The U.S. Department of Homeland Security has issued at least three confidential alerts to warn about "cyber-attacks" against natural gas pipeline sector companies.
The DHS's Industrial Control Systems Cyber Emergency Response Team (ICS-CERT) said an active series of cyber-intrusions started in late December 2011 and continues to be active today.
"Analysis of the malware and artifacts associated with these cyber attacks has positively identified this activity as related to a single campaign," ICS-CERT said in its monthly report (PDF).
"Analysis shows that the spear-phishing attempts have targeted a variety of personnel within these organizations; however, the number of persons targeted appears to be tightly focused. In addition, the e-mails have been convincingly crafted to appear as though they were sent from a trusted member internal to the organization," the group said.
From the report:
ICS-CERT has issued an alert (and one update) to the US-CERT Control Systems Center secure portal library and also disseminated them to sector organizations and agencies to ensure broad distribution to asset owners and operators.
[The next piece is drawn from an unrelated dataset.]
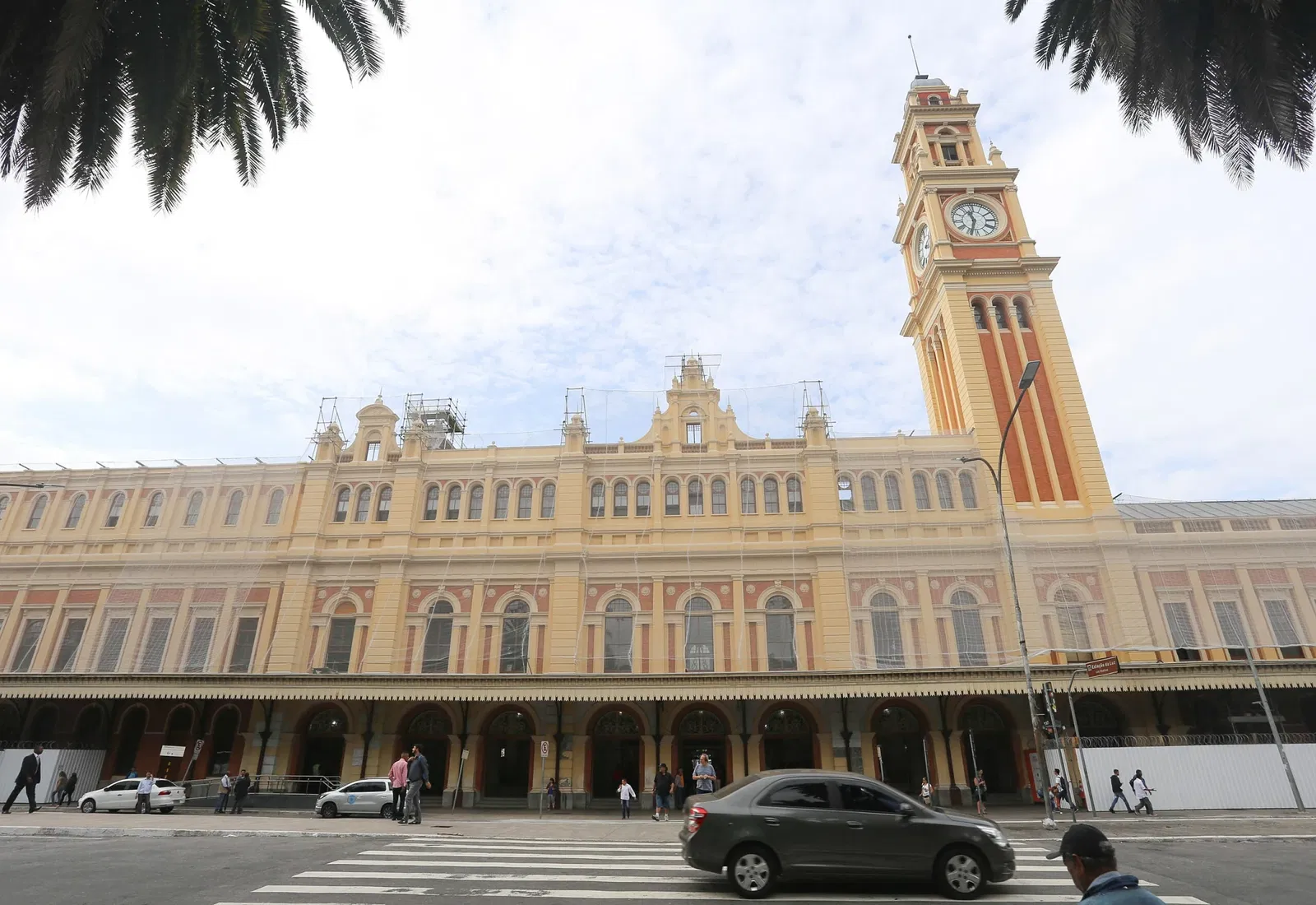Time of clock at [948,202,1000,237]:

While ICS-CERT strives to make as much information publicly available as possible, the indicators in these alerts are considered sensitive and cannot be disseminated through public or unsecure channels.
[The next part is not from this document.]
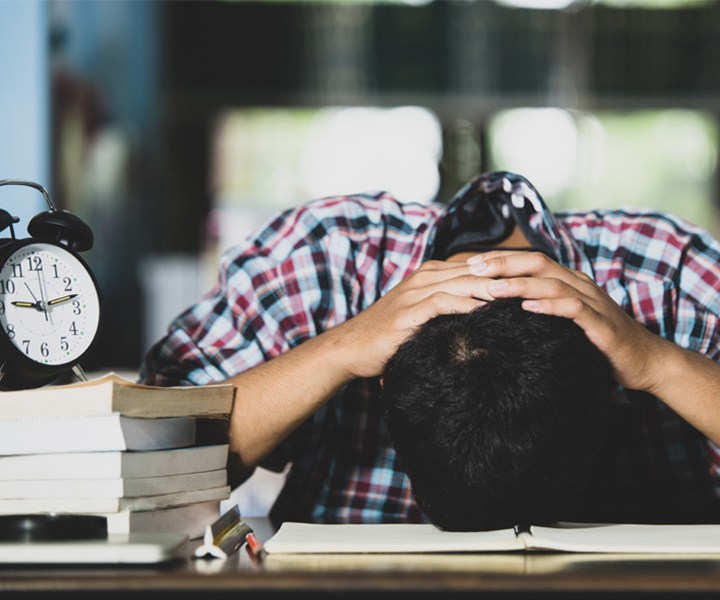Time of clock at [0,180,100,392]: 9:12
ICS-CERT is currently engaged with multiple organizations to identify the scope of infection and provide recommendations for mitigating it and eradicating it from networks. ICSCERT has conducted a series of briefings across the country to share information related to the intrusion activity with asset owners/operators. ICS-CERT will continue to work with private sector and government partners to respond to this and other cyber threats.